Exercise requirements
Could you return each of the lines below word for word, without changing anything?
>> START Supplied material
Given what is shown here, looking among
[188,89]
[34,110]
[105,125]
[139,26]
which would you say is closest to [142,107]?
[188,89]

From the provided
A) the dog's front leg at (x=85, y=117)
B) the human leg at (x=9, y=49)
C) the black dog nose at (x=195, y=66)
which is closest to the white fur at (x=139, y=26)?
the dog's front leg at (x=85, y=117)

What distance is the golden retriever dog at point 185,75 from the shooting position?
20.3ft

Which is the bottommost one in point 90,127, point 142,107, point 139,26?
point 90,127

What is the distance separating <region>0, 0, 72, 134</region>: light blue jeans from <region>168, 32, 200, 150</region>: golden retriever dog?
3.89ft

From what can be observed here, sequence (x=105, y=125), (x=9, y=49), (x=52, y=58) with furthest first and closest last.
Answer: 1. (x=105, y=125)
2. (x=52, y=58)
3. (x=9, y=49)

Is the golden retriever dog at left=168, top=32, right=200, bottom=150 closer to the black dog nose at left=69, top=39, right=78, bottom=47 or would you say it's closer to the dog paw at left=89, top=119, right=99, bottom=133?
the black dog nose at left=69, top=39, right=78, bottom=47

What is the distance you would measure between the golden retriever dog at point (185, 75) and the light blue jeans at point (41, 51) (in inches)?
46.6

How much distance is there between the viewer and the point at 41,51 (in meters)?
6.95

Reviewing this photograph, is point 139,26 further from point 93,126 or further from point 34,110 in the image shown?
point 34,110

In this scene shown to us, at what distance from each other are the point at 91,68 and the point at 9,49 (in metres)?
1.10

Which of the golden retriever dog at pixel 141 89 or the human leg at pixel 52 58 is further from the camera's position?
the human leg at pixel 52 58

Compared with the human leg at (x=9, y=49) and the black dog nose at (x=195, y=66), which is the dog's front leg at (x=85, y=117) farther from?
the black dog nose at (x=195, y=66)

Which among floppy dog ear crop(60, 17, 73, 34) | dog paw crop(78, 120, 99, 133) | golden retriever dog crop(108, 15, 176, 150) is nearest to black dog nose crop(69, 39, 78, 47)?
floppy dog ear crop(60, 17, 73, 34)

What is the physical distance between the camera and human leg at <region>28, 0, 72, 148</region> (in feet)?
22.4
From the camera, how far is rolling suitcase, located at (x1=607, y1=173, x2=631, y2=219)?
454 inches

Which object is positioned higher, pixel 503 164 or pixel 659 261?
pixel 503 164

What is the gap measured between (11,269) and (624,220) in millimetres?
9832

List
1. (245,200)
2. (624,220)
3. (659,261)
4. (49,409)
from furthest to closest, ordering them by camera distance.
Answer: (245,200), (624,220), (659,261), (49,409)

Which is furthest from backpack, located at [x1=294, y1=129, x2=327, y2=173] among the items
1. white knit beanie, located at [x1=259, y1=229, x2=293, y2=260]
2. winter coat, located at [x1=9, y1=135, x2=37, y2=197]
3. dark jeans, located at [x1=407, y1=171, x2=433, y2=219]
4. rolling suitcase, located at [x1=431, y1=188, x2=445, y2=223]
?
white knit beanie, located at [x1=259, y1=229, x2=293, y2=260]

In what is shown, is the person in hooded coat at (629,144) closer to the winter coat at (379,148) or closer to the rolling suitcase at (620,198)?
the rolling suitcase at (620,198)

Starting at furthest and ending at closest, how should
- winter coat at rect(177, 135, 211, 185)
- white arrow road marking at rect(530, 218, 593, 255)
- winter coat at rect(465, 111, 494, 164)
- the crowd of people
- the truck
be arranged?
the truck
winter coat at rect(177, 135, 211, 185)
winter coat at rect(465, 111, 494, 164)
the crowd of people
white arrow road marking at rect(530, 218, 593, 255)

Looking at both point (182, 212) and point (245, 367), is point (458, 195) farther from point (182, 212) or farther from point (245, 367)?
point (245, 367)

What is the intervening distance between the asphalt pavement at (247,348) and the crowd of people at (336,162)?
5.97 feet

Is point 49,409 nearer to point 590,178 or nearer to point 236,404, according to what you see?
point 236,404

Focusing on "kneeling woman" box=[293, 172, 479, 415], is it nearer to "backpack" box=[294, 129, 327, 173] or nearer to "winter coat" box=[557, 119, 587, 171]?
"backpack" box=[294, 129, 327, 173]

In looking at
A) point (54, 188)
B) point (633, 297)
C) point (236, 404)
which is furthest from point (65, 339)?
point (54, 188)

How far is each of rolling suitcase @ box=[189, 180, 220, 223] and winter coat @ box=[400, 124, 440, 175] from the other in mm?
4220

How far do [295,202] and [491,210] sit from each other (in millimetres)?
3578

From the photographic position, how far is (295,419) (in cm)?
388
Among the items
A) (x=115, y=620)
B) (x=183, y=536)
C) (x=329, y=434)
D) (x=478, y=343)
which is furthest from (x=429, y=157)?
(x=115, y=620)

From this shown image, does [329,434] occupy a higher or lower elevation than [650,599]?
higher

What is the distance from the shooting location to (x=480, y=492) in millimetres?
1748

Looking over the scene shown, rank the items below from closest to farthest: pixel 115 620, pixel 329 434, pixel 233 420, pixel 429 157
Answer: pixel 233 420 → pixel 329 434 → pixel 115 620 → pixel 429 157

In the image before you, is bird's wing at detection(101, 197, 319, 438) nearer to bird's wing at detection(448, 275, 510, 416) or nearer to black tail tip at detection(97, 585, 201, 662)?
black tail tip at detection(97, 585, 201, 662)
>> END Supplied material
Answer to this problem
Given what is shown here, looking among
[188,89]
[34,110]
[105,125]
[139,26]
which would you say is closest to [142,107]?
[188,89]

From the provided
A) the dog's front leg at (x=85, y=117)
B) the human leg at (x=9, y=49)
C) the black dog nose at (x=195, y=66)
which is closest to the white fur at (x=139, y=26)?
the dog's front leg at (x=85, y=117)

What distance is the golden retriever dog at point 185,75 from the shooting position?
20.3ft

Which is the bottommost one in point 90,127, point 142,107, point 139,26?
point 90,127

What is the distance separating <region>0, 0, 72, 134</region>: light blue jeans from <region>168, 32, 200, 150</region>: golden retriever dog?
3.89ft

From what can be observed here, sequence (x=105, y=125), (x=9, y=49), (x=52, y=58) with furthest first and closest last.
Answer: 1. (x=105, y=125)
2. (x=52, y=58)
3. (x=9, y=49)

Is the golden retriever dog at left=168, top=32, right=200, bottom=150 closer to the black dog nose at left=69, top=39, right=78, bottom=47 or would you say it's closer to the dog paw at left=89, top=119, right=99, bottom=133?
the black dog nose at left=69, top=39, right=78, bottom=47

What is the distance you would measure between the golden retriever dog at point (185, 75) and the light blue jeans at point (41, 51) (in inches)?
46.6

How much distance is there between the viewer and the point at 41,51 (in meters)?
6.95

Reviewing this photograph, is point 139,26 further from point 93,126 or further from point 34,110 in the image shown?
point 34,110

In this scene shown to us, at what distance from each other are the point at 91,68 and the point at 9,49 (in metres)?
1.10

Which of the golden retriever dog at pixel 141 89 or the human leg at pixel 52 58 is further from the camera's position?
the human leg at pixel 52 58

Compared with the human leg at (x=9, y=49) and the black dog nose at (x=195, y=66), which is the dog's front leg at (x=85, y=117) farther from?
the black dog nose at (x=195, y=66)

Which among floppy dog ear crop(60, 17, 73, 34) | dog paw crop(78, 120, 99, 133) | golden retriever dog crop(108, 15, 176, 150) is nearest to black dog nose crop(69, 39, 78, 47)?
floppy dog ear crop(60, 17, 73, 34)

What is the physical distance between the camera and human leg at <region>28, 0, 72, 148</region> (in feet)?
22.4
From the camera, how far is rolling suitcase, located at (x1=607, y1=173, x2=631, y2=219)?
454 inches

Which object is positioned higher, pixel 503 164 or pixel 659 261?
pixel 503 164

What is the gap measured between (11,269) and (624,220) in millimetres?
9832

List
1. (245,200)
2. (624,220)
3. (659,261)
4. (49,409)
from furthest to closest, ordering them by camera distance.
Answer: (245,200), (624,220), (659,261), (49,409)

Which is furthest from backpack, located at [x1=294, y1=129, x2=327, y2=173] among the items
1. white knit beanie, located at [x1=259, y1=229, x2=293, y2=260]
2. winter coat, located at [x1=9, y1=135, x2=37, y2=197]
3. dark jeans, located at [x1=407, y1=171, x2=433, y2=219]
4. rolling suitcase, located at [x1=431, y1=188, x2=445, y2=223]
?
white knit beanie, located at [x1=259, y1=229, x2=293, y2=260]

In what is shown, is the person in hooded coat at (629,144) closer to the winter coat at (379,148) or closer to the rolling suitcase at (620,198)?
the rolling suitcase at (620,198)

Starting at furthest and ending at closest, how should
- winter coat at rect(177, 135, 211, 185)
- white arrow road marking at rect(530, 218, 593, 255)
- winter coat at rect(465, 111, 494, 164)
- the crowd of people
- the truck
be arranged?
the truck
winter coat at rect(177, 135, 211, 185)
winter coat at rect(465, 111, 494, 164)
the crowd of people
white arrow road marking at rect(530, 218, 593, 255)

Looking at both point (182, 212) and point (245, 367), is point (458, 195) farther from point (182, 212) or farther from point (245, 367)?
point (245, 367)

What is the intervening distance between the asphalt pavement at (247,348) and the crowd of people at (336,162)?
5.97 feet

Is point 49,409 nearer to point 590,178 or nearer to point 236,404, according to what you see?
point 236,404

Focusing on "kneeling woman" box=[293, 172, 479, 415], is it nearer to "backpack" box=[294, 129, 327, 173] or nearer to "winter coat" box=[557, 119, 587, 171]?
"backpack" box=[294, 129, 327, 173]

In looking at
A) point (54, 188)
B) point (633, 297)
C) point (236, 404)
which is furthest from point (65, 339)?
point (54, 188)

How far is each of rolling suitcase @ box=[189, 180, 220, 223] and winter coat @ box=[400, 124, 440, 175] from the other in mm?
4220

How far do [295,202] and [491,210] sit from each other (in millimetres)?
3578

From the photographic position, how far is (295,419) (in cm)?
388
Among the items
A) (x=115, y=620)
B) (x=183, y=536)
C) (x=329, y=434)
D) (x=478, y=343)
which is furthest from (x=429, y=157)?
(x=115, y=620)

From this shown image, does [329,434] occupy a higher or lower elevation than [650,599]?
higher

What is the distance from the shooting location to (x=480, y=492) in millimetres?
1748

Looking over the scene shown, rank the items below from closest to farthest: pixel 115 620, pixel 329 434, pixel 233 420, pixel 429 157
Answer: pixel 233 420 → pixel 329 434 → pixel 115 620 → pixel 429 157

In the image before you, is bird's wing at detection(101, 197, 319, 438) nearer to bird's wing at detection(448, 275, 510, 416) or nearer to black tail tip at detection(97, 585, 201, 662)?
black tail tip at detection(97, 585, 201, 662)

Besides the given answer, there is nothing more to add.